Board likely to face lawsuit over consolidation
Competitions between Jamesville, Bear Grass schools face extinction
By DAN PARSONS
BEAR GRASS — The Jamesville Bullets downed the Bear Grass Bears on Tuesday night when the two teams met on the Bears’ home court. But the boys in blue won’t get the chance for a rematch.
The night before the basketball game, the Martin County Board of Education voted to close the two schools before the start of next school year. That didn’t phase either team’s fans. Each school’s cheerleading squad rooted independently for its team before those squads came together at halftime, sharing pompoms and leading spectators in a chant of “Four schools.” The chant is a battle cry for people who want to keep the county’s four high schools open in coming years.
Earlier in the evening, the Bear Grass girls pulled out a win over the Jamesville girls, splitting the night’s wins between the two schools.
Monday night, the school board voted to consolidate Martin County’s four high schools into two, which will close Bear Grass and Jamesville high schools and send their students to Williamston and Roanoke high schools. Hodges, and a coalition of parents and students from Bear Grass and Jamesville, are determined to prevent the consolidation.
Calling itself the Concerned Citizens of Bear Grass and Jamesville, the group has put attorney Robert Hunter of Greensboro on retainer to sue the school board. An injunction against the school board could be issued as soon as this week, if a court approves the request for an injunction, according to Hunter and Hodges. The group is collecting affidavits, including some from school board members who opposed consolidation, to include in the injunction request, which is expected to be filed today, Hodges said.
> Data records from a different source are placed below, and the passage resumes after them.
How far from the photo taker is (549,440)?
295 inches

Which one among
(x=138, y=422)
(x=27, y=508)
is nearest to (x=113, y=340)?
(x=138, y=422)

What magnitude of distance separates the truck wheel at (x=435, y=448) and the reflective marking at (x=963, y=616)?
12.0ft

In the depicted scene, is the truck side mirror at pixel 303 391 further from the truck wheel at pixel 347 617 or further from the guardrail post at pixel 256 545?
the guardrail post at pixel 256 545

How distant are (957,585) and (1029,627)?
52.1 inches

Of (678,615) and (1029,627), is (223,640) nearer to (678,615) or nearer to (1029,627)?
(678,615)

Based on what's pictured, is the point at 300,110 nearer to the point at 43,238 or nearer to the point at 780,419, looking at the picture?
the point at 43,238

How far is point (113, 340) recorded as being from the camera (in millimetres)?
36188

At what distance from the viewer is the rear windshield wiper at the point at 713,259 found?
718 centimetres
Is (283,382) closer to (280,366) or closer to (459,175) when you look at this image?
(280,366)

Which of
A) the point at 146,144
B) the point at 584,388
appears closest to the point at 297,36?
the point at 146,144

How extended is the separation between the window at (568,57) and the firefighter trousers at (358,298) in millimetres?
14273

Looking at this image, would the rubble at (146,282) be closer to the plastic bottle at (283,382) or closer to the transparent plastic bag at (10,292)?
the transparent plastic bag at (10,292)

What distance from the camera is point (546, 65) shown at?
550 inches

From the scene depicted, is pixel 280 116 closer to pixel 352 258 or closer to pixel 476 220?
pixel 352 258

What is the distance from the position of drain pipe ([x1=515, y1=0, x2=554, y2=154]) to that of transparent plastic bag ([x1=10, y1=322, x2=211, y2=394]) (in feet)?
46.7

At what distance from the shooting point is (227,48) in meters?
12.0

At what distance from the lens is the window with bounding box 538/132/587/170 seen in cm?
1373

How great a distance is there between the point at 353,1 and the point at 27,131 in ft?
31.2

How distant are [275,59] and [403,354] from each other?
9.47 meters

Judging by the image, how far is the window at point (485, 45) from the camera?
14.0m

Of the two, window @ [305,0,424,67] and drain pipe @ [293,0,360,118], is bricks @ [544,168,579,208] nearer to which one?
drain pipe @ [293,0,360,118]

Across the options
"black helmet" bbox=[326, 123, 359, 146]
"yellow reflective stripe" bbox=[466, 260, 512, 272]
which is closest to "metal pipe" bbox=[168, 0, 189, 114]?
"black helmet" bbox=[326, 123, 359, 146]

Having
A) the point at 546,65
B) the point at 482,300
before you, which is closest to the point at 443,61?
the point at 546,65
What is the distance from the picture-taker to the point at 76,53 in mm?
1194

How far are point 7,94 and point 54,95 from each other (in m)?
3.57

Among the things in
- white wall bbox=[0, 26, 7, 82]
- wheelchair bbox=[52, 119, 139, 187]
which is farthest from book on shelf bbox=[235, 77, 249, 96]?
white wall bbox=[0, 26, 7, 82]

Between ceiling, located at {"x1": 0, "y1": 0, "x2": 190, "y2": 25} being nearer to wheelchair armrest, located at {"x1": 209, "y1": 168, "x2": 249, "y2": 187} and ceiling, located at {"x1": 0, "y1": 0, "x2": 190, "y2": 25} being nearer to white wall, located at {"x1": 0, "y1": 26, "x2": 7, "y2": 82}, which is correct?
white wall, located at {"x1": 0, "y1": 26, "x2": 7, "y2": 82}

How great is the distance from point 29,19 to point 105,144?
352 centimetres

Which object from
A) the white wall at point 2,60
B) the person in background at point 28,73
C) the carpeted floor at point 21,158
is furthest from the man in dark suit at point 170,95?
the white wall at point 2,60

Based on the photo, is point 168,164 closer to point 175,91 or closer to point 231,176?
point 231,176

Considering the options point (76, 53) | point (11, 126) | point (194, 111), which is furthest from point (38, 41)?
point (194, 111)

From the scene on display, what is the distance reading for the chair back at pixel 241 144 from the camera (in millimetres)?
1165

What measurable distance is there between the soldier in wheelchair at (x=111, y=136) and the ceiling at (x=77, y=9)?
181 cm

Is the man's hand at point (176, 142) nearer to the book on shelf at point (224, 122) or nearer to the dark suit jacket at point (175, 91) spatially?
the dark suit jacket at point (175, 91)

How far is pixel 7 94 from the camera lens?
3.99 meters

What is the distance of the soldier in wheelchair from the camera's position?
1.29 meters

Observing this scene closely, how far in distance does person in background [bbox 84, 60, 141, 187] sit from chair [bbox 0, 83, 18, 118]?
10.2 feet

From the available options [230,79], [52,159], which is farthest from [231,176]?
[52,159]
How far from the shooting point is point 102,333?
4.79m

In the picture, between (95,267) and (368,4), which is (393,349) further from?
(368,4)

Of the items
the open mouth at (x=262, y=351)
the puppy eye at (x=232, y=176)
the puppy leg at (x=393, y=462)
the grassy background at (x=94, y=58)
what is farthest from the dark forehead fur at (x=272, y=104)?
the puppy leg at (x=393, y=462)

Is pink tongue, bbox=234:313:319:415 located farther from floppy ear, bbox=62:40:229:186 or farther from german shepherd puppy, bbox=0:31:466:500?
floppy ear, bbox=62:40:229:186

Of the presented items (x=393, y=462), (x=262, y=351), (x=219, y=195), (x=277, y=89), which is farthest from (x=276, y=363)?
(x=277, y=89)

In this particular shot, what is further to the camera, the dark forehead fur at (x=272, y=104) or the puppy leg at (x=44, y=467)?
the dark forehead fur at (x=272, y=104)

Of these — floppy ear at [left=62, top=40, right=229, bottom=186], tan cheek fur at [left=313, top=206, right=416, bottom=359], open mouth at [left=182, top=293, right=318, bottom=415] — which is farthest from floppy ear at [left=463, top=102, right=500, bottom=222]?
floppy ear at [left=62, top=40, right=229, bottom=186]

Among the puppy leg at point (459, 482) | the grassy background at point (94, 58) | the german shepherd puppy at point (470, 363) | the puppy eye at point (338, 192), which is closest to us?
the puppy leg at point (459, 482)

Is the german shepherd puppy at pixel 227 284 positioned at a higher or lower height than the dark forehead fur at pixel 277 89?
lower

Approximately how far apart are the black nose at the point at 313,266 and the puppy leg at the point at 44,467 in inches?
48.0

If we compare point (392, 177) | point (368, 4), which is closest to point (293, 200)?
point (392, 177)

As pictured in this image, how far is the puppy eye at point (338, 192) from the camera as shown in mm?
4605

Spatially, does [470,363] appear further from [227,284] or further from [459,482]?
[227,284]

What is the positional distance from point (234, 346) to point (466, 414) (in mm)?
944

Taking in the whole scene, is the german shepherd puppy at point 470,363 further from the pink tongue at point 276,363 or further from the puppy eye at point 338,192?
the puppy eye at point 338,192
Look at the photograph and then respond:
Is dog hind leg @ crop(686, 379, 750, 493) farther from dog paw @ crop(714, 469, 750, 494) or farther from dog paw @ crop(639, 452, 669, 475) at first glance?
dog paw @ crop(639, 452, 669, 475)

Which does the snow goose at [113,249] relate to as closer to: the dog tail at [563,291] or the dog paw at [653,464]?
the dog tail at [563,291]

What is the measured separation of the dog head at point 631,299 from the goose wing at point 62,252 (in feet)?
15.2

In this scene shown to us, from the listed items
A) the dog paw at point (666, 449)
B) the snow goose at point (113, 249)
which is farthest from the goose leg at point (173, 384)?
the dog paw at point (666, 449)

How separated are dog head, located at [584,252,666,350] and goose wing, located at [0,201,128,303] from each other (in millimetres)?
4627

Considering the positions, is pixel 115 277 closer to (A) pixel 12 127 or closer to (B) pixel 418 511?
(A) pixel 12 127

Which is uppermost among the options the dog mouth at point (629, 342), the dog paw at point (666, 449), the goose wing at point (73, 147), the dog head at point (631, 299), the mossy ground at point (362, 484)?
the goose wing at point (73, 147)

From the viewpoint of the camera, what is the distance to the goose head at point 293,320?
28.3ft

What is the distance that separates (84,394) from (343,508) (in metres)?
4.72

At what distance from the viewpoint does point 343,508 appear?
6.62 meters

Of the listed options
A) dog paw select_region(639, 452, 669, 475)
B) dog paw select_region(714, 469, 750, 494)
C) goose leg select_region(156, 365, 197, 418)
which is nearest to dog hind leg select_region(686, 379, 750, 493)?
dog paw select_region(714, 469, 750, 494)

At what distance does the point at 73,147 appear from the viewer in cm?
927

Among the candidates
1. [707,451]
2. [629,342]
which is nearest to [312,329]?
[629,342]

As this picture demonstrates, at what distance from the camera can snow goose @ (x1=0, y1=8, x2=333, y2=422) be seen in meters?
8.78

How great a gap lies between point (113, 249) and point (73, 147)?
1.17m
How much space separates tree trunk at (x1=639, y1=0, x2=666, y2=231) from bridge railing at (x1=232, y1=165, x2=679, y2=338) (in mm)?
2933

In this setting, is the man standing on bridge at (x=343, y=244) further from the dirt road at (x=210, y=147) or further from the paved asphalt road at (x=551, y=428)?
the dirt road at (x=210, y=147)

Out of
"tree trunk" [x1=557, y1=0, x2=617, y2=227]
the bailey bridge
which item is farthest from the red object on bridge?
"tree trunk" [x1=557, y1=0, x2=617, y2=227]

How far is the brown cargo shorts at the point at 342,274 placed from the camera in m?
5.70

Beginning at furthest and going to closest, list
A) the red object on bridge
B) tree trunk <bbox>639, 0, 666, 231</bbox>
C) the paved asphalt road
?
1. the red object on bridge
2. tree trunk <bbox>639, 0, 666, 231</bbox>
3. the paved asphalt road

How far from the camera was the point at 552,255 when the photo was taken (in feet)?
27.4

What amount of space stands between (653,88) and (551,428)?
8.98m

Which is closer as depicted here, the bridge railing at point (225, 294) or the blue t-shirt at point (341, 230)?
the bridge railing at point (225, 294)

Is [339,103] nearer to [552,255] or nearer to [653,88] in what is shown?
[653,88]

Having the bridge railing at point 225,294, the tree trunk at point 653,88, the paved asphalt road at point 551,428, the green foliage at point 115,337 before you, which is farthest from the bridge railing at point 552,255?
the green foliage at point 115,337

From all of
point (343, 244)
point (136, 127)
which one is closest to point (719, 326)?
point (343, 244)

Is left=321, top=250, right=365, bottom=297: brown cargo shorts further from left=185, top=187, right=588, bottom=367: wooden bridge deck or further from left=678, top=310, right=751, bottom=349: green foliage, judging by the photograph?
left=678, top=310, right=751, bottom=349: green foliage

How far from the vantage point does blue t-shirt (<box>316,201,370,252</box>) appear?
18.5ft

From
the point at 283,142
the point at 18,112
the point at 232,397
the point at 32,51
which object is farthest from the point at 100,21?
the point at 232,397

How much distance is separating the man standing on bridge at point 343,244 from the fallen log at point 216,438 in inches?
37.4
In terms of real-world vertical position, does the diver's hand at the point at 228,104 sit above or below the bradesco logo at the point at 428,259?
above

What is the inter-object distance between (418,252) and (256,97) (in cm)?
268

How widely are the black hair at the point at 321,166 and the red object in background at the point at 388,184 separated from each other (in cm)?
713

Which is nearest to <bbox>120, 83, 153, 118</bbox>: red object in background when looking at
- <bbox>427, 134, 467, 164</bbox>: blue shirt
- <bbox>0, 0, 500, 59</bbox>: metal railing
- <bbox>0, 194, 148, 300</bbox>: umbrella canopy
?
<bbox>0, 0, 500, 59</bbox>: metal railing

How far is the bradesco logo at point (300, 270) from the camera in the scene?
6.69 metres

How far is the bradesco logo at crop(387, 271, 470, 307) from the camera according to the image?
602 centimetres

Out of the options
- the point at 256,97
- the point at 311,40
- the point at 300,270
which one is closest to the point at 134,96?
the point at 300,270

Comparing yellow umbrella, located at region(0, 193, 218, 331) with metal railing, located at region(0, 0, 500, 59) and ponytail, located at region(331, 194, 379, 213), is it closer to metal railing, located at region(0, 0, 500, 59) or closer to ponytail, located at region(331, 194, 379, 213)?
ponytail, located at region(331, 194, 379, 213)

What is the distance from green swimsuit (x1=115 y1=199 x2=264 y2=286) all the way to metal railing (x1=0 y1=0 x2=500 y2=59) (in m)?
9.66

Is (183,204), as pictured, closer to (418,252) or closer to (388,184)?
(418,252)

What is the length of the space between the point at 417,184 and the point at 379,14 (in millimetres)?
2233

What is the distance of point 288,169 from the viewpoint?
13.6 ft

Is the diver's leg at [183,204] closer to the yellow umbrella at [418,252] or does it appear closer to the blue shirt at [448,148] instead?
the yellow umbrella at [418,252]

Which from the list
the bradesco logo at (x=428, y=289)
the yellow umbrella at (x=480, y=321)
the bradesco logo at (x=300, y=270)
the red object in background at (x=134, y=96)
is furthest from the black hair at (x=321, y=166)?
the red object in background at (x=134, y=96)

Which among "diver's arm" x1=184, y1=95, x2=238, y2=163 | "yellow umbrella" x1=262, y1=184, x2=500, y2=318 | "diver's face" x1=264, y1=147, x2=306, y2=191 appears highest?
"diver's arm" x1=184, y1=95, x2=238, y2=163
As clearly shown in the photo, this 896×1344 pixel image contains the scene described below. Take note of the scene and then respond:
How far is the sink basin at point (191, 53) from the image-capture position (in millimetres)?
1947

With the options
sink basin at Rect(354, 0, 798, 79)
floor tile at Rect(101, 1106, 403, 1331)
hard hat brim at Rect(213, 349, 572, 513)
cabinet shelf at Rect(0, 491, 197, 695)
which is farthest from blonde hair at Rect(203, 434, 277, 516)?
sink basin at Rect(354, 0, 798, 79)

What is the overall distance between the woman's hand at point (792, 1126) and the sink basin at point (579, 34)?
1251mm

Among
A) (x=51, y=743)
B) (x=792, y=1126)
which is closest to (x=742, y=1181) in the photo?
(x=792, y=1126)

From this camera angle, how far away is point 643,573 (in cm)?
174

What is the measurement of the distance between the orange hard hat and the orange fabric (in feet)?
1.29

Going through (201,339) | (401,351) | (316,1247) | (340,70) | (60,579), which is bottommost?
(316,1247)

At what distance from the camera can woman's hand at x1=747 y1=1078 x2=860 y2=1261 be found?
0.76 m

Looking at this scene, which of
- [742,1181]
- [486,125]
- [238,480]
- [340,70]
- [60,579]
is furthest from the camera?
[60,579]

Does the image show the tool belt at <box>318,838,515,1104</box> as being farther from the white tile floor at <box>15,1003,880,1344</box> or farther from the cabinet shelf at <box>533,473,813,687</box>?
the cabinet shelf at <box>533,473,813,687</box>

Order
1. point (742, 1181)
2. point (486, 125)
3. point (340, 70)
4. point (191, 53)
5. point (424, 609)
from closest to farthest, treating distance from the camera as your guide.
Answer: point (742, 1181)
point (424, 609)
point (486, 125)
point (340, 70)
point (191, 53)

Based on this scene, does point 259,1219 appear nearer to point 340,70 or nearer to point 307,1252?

Beck said she and most of the Jamesville and Bear Grass supporters who attended the schools board’s meeting expected the board to vote for consolidation. Before the question was called, shouts of “Four to two” could be heard foretelling the board’s vote.
Hodges, who helped spearhead the fundraising effort to keep four high schools in Martin County, said he and fellow supporters who attended a public hearing on the matter on Jan. 28 knew then how the board would vote on the matter. For each person speaking in favor of consolidation at the hearing, eight spoke against it. Beck said the words spoken by consolidation opponents “fell on deaf ears,” something Beck said she knew would happen before she spoke at the hearing.